Sharon Lee and Steve Miller. Baen, $25 (368p) ISBN 978-1-4814-8278-3

This enjoyable latest installment of the long-running Liaden space adventure saga, featuring the ever-resourceful Clan Korval and their eclectic allies, picks up on the simultaneous and parallel story lines of Alliance of Equals (2016) and The Gathering Edge (2017).
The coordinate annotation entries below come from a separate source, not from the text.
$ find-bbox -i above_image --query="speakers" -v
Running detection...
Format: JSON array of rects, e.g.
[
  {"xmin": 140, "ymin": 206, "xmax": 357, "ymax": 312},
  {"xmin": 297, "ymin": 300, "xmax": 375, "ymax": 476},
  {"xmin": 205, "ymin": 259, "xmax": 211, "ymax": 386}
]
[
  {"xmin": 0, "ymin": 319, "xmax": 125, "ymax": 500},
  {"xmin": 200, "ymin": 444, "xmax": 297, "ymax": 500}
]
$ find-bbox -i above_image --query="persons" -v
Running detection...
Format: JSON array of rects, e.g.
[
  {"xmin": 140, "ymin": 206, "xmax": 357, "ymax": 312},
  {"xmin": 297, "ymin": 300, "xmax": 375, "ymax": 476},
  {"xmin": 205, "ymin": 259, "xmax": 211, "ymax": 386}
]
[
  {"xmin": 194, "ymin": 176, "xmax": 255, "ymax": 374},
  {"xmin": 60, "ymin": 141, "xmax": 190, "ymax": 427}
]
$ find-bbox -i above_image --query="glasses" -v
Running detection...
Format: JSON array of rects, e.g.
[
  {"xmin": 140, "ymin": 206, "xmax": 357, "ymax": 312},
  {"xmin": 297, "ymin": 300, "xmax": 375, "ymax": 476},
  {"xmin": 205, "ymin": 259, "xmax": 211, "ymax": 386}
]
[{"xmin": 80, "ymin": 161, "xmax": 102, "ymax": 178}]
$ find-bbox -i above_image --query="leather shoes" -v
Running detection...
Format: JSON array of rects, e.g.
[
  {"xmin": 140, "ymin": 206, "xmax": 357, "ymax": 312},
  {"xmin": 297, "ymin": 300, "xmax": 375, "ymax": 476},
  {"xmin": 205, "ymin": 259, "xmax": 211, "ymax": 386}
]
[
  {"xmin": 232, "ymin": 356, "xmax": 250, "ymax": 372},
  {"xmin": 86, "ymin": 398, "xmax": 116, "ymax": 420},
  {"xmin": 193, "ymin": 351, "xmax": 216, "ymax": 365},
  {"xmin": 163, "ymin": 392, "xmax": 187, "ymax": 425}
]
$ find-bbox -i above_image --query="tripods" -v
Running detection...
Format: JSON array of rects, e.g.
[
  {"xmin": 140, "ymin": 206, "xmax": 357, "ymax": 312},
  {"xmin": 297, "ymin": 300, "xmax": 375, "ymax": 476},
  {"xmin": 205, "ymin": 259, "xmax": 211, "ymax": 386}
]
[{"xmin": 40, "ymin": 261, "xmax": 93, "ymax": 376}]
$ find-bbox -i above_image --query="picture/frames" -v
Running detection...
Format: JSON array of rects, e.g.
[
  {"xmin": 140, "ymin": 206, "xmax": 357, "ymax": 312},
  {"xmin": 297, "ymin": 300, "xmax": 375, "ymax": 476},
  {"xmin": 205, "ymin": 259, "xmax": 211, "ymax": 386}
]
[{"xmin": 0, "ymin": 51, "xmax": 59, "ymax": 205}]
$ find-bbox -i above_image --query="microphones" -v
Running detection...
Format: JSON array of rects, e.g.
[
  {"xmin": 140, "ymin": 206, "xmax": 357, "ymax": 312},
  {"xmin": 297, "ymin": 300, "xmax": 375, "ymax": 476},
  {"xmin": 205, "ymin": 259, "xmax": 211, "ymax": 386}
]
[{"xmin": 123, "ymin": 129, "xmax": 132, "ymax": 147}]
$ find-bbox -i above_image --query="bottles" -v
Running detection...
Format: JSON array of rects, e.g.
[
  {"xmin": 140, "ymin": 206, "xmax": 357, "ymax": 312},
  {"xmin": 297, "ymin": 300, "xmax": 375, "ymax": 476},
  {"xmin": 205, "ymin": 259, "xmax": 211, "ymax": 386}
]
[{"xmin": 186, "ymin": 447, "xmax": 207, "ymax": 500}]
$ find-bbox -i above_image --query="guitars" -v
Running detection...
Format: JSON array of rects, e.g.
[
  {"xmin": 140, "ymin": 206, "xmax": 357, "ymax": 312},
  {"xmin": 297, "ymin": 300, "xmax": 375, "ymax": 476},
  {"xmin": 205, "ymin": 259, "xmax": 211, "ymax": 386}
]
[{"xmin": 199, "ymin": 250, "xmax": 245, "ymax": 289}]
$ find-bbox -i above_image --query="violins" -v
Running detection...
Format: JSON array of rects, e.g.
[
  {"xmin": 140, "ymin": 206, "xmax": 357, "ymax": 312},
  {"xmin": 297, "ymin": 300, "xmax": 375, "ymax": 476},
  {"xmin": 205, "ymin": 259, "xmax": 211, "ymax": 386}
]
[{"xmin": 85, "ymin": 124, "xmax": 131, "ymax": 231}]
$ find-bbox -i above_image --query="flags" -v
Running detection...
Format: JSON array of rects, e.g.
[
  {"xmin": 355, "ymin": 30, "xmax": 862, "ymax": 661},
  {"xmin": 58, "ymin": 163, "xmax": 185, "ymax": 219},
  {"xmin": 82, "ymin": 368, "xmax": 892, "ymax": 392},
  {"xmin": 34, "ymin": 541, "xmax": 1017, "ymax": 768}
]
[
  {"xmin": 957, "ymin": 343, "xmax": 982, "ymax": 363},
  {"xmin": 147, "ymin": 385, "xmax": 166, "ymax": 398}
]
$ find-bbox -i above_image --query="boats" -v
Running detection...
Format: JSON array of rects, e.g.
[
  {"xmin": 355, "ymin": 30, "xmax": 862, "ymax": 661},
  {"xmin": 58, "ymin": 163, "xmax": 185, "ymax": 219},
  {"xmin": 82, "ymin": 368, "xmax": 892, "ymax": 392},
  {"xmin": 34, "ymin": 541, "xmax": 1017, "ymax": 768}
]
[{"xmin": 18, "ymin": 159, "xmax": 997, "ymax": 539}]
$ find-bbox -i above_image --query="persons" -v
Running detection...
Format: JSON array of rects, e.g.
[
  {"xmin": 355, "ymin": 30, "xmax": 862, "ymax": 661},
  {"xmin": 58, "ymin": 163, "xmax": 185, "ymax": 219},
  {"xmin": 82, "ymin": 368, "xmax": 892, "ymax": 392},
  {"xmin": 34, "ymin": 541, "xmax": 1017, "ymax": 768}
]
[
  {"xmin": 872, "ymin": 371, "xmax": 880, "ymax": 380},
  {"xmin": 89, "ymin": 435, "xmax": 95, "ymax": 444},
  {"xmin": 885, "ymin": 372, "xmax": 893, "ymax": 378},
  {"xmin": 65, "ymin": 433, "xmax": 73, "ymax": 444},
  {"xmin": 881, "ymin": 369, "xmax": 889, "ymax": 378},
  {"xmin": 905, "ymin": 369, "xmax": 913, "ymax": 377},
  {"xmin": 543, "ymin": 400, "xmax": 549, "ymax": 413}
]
Theo Waitley, captain of the intelligent ship Bechimo, arrives at the clan home on Surebleak with a ship that once belonged to Korval’s founder, accompanied by a pair of superhuman Yxtrang Pathfinders in search of a new purpose. Meanwhile, mentor Tolley Jones, newly birthed AI Tocohl, and their companion Hazenthull must contend with the intelligent, potentially dangerous space station Tinsori Light, an artifact from a previous universe that has been corrupted by age and circumstance. Finally, returning protagonist Daav yos’Phelium, a major figure in Clan Korval, and his lifemate, Aelliana Caylon, cope with their recent cloning, which has de-aged them and placed them in debt to the mysterious Uncle. As always, this intelligent space opera focuses on matters of manners, honor, duty, and clever repartee; violence is rarely the solution, and subtlety wins out over overt force. This tale relies heavily on previous entries, and new readers will be lost. For returning fans, it provides thoroughly satisfying progression or resolution for multiple threads and will feel comfortably familiar for fans of Korval’s escapades. (Jan.)